Where does this leave us? It leaves us with the fact that we will always be what we are as this individual human beings who can never “evolve” or “change” into some other sort of being that is not human. Yet once we are actually existing human beings, everything about us seems to be subject to change. We are the only beings in the universe who are given being in order to enable us to be more what we are. The rub is that this same freedom enables us to be less than what we ought to be. We suddenly realize that we are caught in a drama or a story that recounts what we made ourselves to be.
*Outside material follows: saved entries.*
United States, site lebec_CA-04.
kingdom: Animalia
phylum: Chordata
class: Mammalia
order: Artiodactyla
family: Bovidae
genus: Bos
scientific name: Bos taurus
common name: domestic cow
Of course, if we become “trans-human” beings – a new technological project for some – who do not die but go on and on in this world, our story will never end. We choose not to decide what we will finally be. If we choose to go deathlessly on and on in this world, we prevent the one change that frees us finally to decide what we make ourselves to be. Like chance, change is never wholly for its own sake.

James V. Schall, S.J. (1928-2019), who served as a professor at Georgetown University for thirty-five years, was one of the most prolific Catholic writers in America. Among his many books are The Mind That Is Catholic, The Modern Age, Political Philosophy and Revelation: A Catholic Reading, Reasonable Pleasures, Docilitas: On Teaching and Being Taught, Catholicism and Intelligence, and, most recently, On Islam: A Chronological Record, 2002-2018.